I do my best not to dwell on the words Janan said. I don’t need her to give me an ultimatum, but the rational side of me says she might be a little right. Then again, I can’t remember the last time I listened to the rational side of me. Normally, I kept it locked up. For years it had told me to take the girls and leave, but I loved Sharon. I couldn’t leave her. I never could leave her.
She’s dead.
I know she is, but she’s here. I can hear her with every move I make.
“Uncle Tad?” Nova’s soft, kind voice fills the room.
Did I go to sleep? My office is now dark.
“Yes?”
“Uncle Oliver and Mr. Philips are here to talk to you?”
I sigh. “Of course they are.” This is me getting fired. I worked so hard in the PHL to be a damn good coach and here it all ends. I roll off the couch and rub my face hard. Everything still hurts, but I push through and go into the living room.
Janan is standing there laughing with Oliver. He’s the godfather of Janan. He’s been in our lives for so long, the girls love him as an uncle and have loved him since... as far back as I can remember.
“Thank you for the offer, Uncle Oliver. I might take you up on it.” Janan hugs him. “Let’s leave them alone to talk, Nova.”

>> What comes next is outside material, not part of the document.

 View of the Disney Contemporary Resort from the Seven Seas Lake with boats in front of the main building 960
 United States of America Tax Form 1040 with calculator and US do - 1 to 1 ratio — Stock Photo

I watch them both leave, and then stare at Oliver and Connor. “I know why you’re here.”
“I doubt you do, Tad,” Oliver speaks calmly. “Let’s have a seat. We know you’ve had a long day.”
Connor says nothing but takes a seat on the couch. He’s in his usual black suit. I’m not sure he owns anything else. Oliver looks his normal casual self in simple slacks and a button down with a wool trench coat.
“I was planning on calling you, but I feel asleep.” I somewhat lie. Sure, I didn’t want to deal with this, but I was going to call them and explain the situation.